Discuss the monotonicity of the following function without using differentiation.

The function is odd, so it's enough to consider $x > 0$.

We have $$f(y) - f(x)= (y-x)\left(1 - \frac{9}{xy}\right).$$

Now, if $x < y \leq 3$, then $xy < 9$, and this shows that $f(y) - f(x) < 0$. So $f$ is strictly decreasing on $(0,3]$.

But if $3 \leq x < y$, then $xy > 9$, so $f(y) - f(x) > 0$. Hence $f$ is strictly increasing on $[3,+\infty)$.


As $f$ is odd, it suffices to consider the case $x>0$.

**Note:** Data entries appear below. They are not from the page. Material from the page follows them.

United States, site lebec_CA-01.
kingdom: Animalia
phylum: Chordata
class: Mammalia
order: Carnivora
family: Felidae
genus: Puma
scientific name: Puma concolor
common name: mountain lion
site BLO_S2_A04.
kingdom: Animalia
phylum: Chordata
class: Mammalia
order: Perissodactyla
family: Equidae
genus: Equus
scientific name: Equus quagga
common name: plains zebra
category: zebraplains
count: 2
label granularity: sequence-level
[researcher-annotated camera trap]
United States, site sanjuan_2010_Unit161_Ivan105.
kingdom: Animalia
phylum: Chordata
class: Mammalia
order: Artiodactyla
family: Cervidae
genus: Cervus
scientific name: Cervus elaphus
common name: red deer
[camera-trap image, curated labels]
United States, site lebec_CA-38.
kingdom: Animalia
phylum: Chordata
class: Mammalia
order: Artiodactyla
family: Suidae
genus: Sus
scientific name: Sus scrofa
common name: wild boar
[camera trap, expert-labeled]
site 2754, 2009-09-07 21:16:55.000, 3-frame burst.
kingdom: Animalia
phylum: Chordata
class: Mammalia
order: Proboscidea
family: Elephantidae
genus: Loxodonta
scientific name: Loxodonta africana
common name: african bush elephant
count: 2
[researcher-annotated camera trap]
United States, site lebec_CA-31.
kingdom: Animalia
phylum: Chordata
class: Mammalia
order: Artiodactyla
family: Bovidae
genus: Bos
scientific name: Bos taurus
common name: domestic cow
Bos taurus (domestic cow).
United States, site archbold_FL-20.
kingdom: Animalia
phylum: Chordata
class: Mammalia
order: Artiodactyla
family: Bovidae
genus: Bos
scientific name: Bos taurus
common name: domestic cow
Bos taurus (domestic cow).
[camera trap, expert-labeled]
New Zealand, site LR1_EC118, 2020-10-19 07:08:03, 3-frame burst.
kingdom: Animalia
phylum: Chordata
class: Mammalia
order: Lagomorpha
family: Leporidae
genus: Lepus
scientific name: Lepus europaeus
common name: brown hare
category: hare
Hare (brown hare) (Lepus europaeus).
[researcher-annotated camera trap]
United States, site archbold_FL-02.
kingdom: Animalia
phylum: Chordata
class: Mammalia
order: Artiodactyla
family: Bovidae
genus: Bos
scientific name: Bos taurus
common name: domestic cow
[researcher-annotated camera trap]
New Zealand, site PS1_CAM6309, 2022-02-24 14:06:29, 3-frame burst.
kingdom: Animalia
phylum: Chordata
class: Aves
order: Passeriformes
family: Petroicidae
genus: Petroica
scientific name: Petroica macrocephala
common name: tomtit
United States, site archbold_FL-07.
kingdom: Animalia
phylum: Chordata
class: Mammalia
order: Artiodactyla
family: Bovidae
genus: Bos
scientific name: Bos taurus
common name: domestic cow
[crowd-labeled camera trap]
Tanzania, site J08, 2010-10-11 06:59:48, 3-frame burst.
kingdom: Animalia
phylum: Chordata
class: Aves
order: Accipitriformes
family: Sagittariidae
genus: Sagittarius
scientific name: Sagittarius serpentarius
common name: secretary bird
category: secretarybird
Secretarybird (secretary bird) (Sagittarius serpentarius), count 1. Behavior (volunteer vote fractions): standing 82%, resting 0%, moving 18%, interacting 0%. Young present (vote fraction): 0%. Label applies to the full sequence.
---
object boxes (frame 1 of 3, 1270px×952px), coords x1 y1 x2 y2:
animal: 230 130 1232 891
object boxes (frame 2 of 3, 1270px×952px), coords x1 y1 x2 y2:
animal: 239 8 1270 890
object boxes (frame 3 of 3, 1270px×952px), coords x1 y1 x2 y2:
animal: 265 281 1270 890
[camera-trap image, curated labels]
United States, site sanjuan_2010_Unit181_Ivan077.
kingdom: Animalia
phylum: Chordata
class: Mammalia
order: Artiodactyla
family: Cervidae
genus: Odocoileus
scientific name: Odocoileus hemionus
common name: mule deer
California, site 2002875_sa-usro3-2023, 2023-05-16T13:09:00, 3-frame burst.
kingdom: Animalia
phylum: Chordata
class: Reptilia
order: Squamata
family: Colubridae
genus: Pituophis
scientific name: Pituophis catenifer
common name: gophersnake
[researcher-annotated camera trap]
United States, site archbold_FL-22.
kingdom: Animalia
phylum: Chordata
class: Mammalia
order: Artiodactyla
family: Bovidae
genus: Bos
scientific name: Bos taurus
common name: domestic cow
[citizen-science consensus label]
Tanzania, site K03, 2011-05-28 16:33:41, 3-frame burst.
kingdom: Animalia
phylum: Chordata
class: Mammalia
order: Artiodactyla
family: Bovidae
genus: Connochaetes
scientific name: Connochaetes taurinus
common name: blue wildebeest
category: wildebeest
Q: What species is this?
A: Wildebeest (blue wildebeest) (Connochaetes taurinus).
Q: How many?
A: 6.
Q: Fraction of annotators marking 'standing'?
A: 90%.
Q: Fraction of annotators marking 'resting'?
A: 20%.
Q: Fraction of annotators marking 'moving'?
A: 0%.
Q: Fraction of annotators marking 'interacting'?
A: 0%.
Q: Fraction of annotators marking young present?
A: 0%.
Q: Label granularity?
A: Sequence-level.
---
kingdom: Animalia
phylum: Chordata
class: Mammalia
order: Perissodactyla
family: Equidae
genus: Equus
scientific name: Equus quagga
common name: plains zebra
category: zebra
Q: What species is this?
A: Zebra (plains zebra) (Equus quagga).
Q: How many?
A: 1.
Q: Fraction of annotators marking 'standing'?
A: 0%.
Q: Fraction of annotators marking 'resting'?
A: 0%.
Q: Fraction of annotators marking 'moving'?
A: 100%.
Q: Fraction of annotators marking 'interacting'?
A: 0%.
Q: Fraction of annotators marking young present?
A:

One can verify in a straightforward manner that

$$f(x):=x+\dfrac{9}{x}=6 \cosh \left(\ln\left(\dfrac{x}{3}\right)\right).$$

Let us write this equality as:

$$f(x)=g(\cosh(\ln(h(x)))) \ \ \ \text{where} \ g, \ h \ \ \text{resp. denote multiplication by} \ \ 6 \ \text{and} \ 1/3.$$

Two cases:

  • for $x>3$ (where $\ln(x/3)> 0$), $f$ is a composition of 4 increasing functions (because the hyperbolic cosine is computed on $> 0$ values, thus is an increasing function.

  • for $0<x<3$ (where $\ln(x/3)<0$), $f$ is a composition of three increasing functions ($g,h$ and $\ln$) and a decreasing function (cosh is decreasing on $(-\infty,0)$), thus, $f$ a decreasing function.


Assume that $y\geq x$. Then study the sign of

$$f(y)-f(x)=(y-x)[1-9/xy]$$

The $(y-x)\geq0$. So, all it matters is the sign of $1-9/xy$.

This inequality can be solved without (infinitesimal) calculus

$$1-9/xy\geq0$$

$$\frac{xy-9}{xy}\geq0$$

Now divide the plane in regions using the two axes $x=0$, $y=0$ and the hyperbola $xy=9$.